• EXTRACTED ENTRIES:
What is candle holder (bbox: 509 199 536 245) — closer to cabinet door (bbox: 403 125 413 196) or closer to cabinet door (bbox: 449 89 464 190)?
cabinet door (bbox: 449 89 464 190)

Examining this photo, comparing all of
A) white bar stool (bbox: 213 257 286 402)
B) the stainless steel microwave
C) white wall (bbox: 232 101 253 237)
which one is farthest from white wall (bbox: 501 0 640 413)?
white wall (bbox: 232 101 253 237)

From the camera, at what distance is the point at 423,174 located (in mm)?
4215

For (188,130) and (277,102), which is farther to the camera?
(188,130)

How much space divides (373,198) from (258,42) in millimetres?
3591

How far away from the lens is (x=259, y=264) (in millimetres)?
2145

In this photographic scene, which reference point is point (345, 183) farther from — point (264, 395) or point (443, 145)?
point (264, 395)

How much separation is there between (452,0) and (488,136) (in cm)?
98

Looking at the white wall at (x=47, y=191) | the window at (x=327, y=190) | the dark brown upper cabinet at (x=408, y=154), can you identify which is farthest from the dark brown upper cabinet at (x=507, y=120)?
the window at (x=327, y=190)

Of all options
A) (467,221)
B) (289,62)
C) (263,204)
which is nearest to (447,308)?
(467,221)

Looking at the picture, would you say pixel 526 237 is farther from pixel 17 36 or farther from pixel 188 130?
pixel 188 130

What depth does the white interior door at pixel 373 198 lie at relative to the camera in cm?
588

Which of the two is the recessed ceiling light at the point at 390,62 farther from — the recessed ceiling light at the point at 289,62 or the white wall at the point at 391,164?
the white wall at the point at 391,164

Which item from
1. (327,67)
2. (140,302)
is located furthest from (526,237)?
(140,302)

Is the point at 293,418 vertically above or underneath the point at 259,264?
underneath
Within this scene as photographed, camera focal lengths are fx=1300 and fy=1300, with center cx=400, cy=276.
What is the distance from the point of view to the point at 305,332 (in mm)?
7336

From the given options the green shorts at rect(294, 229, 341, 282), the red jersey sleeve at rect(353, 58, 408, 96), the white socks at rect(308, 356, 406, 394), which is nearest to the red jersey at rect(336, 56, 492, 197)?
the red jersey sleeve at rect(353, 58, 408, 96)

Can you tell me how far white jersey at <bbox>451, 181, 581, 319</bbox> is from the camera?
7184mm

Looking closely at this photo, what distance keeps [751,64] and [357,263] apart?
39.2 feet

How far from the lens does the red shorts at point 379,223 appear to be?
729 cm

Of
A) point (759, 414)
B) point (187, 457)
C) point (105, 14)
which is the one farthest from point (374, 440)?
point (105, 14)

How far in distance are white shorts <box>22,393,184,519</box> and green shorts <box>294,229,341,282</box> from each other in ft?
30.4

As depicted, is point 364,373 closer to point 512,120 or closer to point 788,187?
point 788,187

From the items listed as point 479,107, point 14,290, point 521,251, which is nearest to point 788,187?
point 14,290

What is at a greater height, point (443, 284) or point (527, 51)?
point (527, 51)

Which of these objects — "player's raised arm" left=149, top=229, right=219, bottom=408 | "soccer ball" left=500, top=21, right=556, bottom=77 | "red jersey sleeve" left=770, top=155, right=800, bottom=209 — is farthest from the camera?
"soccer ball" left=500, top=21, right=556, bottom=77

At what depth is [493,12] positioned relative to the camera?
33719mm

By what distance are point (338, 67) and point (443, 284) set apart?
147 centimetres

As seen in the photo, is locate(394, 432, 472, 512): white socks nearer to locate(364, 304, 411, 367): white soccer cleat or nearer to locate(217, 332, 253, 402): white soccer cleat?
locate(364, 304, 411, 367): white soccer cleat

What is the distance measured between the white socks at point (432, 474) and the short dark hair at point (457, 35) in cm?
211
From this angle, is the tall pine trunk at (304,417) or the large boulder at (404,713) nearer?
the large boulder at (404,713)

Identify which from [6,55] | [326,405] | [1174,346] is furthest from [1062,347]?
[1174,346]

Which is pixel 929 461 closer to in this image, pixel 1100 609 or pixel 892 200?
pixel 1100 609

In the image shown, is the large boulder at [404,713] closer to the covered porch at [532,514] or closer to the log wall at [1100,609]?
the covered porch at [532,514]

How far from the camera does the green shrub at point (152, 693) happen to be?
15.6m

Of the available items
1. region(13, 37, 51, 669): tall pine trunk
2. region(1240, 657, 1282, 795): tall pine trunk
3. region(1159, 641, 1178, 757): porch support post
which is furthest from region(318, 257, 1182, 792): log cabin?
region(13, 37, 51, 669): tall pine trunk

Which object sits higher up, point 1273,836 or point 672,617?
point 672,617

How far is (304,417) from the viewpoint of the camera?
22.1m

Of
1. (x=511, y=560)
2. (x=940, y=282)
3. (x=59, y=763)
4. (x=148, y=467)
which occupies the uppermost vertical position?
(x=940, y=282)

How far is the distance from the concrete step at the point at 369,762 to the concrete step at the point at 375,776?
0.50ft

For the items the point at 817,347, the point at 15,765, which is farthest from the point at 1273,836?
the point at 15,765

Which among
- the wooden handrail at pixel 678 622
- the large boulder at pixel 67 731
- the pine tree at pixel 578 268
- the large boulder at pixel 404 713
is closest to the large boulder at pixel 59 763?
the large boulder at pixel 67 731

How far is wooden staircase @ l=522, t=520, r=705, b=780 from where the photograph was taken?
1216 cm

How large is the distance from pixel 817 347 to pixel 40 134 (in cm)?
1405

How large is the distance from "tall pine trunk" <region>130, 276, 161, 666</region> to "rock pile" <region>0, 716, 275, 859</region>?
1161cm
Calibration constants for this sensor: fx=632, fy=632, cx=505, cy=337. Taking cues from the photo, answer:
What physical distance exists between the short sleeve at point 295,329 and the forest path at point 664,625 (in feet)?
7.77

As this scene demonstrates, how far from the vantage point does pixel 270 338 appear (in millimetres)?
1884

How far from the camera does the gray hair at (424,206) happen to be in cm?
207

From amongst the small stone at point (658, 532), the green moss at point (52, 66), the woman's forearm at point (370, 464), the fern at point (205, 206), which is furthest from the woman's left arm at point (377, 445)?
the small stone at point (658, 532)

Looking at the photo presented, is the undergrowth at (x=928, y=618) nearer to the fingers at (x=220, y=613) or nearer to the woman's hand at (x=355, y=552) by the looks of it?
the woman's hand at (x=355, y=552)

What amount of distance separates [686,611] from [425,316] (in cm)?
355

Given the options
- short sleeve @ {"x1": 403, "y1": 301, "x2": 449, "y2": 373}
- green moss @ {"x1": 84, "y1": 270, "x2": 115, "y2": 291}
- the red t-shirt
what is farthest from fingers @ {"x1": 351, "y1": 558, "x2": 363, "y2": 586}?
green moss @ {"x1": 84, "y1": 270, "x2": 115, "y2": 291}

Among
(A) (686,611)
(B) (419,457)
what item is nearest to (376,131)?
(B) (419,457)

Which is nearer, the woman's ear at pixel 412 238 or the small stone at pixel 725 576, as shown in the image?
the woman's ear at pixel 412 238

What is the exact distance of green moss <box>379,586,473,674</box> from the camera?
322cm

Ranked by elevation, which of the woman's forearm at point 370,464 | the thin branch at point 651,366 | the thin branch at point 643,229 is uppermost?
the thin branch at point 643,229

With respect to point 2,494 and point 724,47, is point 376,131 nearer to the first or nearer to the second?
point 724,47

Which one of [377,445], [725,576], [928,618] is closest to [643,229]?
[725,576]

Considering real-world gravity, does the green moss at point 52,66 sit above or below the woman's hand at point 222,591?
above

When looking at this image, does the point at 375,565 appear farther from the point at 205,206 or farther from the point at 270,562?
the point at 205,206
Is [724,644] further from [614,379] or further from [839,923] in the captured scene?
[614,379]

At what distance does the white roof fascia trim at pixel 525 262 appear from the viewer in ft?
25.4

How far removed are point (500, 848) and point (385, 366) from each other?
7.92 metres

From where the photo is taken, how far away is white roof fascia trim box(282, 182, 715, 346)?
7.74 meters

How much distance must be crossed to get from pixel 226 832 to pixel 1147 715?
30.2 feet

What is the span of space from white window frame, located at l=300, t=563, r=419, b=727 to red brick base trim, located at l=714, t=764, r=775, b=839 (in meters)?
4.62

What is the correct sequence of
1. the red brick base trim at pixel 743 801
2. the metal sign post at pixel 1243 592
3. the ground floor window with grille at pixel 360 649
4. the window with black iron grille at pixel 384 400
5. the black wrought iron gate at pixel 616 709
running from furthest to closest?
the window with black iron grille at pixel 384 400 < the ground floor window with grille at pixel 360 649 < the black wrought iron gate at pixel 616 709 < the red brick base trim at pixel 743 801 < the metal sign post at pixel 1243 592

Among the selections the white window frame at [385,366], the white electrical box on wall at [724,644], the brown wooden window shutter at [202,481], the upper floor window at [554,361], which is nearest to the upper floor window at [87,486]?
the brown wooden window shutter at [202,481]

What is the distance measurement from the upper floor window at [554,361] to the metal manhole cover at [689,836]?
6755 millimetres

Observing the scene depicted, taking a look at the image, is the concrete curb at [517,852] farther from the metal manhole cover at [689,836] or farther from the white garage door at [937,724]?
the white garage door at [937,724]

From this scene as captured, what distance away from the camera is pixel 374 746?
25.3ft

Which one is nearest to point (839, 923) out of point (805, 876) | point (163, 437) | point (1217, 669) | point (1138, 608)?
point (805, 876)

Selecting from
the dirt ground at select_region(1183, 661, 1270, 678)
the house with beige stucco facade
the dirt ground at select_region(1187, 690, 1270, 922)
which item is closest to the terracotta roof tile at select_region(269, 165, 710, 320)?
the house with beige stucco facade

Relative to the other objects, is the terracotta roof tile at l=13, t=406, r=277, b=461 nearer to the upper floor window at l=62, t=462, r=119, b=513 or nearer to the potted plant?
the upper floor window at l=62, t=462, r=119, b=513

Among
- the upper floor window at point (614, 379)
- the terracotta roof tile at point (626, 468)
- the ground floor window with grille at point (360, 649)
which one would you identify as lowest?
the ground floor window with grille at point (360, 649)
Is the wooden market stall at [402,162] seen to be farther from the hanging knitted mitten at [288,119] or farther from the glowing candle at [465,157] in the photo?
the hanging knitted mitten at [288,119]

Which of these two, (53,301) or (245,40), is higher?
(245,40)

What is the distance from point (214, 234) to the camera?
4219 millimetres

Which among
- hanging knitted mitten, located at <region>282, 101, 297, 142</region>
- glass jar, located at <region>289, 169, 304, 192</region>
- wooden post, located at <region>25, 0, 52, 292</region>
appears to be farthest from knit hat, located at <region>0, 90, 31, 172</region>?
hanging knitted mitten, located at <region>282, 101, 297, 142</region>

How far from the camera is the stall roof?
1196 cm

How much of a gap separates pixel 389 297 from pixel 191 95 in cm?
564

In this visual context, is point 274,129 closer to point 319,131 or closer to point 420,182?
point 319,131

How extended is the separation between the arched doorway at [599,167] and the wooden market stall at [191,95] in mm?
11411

• TASK GOAL: Output exactly the lines from the one containing "What is the distance from point" through the last line of the entries, both ends included.

• RESPONSE:
What is the distance from point (214, 234) to the camera?
4219 millimetres

Which among
- hanging knitted mitten, located at <region>282, 101, 297, 142</region>
- glass jar, located at <region>289, 169, 304, 192</region>
- wooden post, located at <region>25, 0, 52, 292</region>
appears to be farthest from knit hat, located at <region>0, 90, 31, 172</region>?
hanging knitted mitten, located at <region>282, 101, 297, 142</region>

How far from the camera is the stall roof?
1196 cm

How much of a gap separates pixel 389 297 from pixel 191 95 in cm?
564

In this visual context, is point 274,129 closer to point 319,131 or closer to point 420,182?
point 319,131

How extended is the separation between the arched doorway at [599,167] and the wooden market stall at [191,95] in mm?
11411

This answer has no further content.